=== Document excerpt ===
-*-

We drove to my grandmother’s house out in the country to pick up my little sister, Summer, who was not yet old enough for school. I remember my mom doing a lot of talking in the car—she didn’t seem angry, much to my relief—but she did sound hurt and told me that she had no idea that I was being bullied so badly. She said all she wanted for me to do in school was my best, and that she knew biology was hard and that she just wanted me to work as hard as I could to learn it. I was feeling better about the entire situation by the time we got to my grandmother’s house.
Until we saw my grandmother crying in the front yard with my three-year-old sister clinging to her. My sister had found my grandfather dead in the garden, and my grandmother had called an ambulance to come try to revive him. They couldn’t, and my mom had now lost her father.
That day at the counselor’s office was never mentioned again. A couple of months later, I was crying and trying to explain to my mom why I had made a forty on a microscope test in biology, telling her that I couldn’t make the microscope work because my eyesight was so bad. She listened, then said matter-of-factly, “Well, if you think you have it so bad, just go ahead and commit suicide if you want to.”
When I would get really, really low, particularly when there was no reason for it (which is a hallmark of bipolar disorder), I could still hear her words years later. I don’t think she meant what she said seriously. I think she was trying to give me some perspective on the situation, telling me it wasn’t as bad as all that. But for a fourteen-year-old with self-esteem issues who desperately needed to hear that she was still valuable as a person even when she didn’t make top grades, her words may as well have been knives in my gut.

-*-

=== Records provided ===
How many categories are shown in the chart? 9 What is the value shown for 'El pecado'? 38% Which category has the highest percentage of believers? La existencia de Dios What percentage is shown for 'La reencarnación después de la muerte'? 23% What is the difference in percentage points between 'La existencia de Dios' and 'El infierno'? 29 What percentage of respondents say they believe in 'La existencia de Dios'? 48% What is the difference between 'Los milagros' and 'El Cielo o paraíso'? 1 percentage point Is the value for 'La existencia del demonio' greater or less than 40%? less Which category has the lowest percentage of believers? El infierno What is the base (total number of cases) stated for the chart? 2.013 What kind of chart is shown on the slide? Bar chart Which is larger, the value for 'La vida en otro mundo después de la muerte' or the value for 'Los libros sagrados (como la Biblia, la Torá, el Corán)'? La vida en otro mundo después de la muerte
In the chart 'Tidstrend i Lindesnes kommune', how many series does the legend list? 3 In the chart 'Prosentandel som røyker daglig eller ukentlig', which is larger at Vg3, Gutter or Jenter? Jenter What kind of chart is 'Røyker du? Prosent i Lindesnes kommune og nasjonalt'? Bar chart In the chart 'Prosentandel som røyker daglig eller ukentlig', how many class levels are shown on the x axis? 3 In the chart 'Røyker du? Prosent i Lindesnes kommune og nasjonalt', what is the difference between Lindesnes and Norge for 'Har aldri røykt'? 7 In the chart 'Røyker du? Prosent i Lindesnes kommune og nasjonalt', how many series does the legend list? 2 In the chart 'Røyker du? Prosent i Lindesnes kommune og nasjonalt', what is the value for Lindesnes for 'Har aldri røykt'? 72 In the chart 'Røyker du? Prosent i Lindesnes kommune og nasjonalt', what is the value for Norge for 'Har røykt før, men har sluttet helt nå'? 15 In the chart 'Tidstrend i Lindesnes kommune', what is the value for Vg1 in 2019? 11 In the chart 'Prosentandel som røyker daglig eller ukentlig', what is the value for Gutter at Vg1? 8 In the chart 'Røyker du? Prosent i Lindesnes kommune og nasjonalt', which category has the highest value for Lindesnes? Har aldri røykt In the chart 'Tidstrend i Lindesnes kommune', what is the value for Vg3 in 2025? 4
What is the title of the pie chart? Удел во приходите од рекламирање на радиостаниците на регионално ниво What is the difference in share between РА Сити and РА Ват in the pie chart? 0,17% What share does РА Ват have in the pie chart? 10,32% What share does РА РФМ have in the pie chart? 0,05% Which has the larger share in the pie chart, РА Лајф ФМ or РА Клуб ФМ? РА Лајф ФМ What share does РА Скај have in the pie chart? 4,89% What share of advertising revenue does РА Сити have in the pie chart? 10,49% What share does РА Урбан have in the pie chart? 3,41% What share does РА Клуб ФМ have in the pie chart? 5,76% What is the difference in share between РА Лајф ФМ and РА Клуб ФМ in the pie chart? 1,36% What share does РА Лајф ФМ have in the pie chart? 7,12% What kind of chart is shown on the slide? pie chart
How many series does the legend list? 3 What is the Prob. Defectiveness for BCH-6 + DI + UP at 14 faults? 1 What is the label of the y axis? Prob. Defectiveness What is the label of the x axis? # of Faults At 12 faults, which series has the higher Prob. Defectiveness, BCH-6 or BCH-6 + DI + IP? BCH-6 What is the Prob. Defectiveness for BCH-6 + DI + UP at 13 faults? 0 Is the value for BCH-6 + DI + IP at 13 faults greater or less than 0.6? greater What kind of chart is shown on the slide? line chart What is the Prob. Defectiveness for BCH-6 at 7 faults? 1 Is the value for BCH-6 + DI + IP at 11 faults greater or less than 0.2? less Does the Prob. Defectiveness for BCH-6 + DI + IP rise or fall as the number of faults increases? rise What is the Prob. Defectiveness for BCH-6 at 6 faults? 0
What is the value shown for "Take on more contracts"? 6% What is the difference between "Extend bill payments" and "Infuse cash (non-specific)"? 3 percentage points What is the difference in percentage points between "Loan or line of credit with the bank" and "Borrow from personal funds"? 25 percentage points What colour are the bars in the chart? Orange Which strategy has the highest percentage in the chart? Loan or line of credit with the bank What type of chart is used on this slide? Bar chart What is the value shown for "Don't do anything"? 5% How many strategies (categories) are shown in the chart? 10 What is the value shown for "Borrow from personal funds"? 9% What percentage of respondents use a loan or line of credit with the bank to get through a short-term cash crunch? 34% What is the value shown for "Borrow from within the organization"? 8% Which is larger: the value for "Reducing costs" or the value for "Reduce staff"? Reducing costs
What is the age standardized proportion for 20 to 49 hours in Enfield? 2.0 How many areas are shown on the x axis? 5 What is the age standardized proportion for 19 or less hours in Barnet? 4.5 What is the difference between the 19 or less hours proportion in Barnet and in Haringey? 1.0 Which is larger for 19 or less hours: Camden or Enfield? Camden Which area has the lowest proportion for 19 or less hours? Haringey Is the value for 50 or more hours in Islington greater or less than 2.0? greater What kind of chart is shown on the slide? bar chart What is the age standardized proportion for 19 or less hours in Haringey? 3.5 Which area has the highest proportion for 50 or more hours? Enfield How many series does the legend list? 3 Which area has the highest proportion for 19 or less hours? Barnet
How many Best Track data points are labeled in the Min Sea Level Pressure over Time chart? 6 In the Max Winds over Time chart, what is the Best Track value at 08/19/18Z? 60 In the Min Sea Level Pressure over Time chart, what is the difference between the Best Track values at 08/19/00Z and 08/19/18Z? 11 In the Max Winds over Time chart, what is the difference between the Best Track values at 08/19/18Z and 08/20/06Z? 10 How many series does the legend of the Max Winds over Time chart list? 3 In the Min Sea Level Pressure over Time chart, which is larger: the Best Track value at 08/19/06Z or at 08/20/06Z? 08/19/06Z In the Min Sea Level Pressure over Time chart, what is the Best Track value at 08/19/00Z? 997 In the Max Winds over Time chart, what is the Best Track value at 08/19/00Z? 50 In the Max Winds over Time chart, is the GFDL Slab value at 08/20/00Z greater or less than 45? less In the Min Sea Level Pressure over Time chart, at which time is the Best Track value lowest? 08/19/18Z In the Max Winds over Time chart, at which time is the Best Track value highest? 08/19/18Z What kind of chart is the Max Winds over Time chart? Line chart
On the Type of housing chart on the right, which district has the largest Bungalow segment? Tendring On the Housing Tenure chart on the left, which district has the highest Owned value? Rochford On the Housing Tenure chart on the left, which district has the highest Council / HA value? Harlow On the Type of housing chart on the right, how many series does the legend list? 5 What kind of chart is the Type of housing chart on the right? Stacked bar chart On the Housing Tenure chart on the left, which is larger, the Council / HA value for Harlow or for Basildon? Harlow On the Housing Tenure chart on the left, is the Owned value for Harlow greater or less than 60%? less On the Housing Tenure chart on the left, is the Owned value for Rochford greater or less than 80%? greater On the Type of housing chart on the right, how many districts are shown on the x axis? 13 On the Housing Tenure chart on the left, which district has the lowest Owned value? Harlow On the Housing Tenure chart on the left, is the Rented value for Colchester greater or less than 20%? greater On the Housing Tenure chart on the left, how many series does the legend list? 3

-*-

=== Exercise requirements ===
**A.** In the memoir passage about the narrator's mother, who found the grandfather dead in the garden?
**B.** Take the memoir passage about the narrator's mother further, starting after its last sentence.
The data that come after the memoir passage are not needed here.

=== Activity answers ===
**A.** The narrator's three-year-old sister, Summer, found him.

**B.**
I shut up and went about my business, but for a very long time, I hated my mother after that. I hated her for not showing me that she loved me no matter what, and I couldn’t wait for the day that I could leave home and get out from under her anger. I know now that she was simply doing the most she could for me in encouraging me to reach my potential. But the scars run deep, with me constantly questioning my self-worth in the bad times. I know now that my worth doesn’t lie in accomplishments but in who I am in Jesus. As long as I rely on that truth, I know I am more than a conqueror in Jesus, leaning on him to carry me through the tough times. But I wasn’t that strong in the faith when I was young, and I continued battling bullying and teasing until my senior year, when I was confirmed as salutatorian of my high school class and my peers had finally realized that doing well in school might not be such a bad thing after all.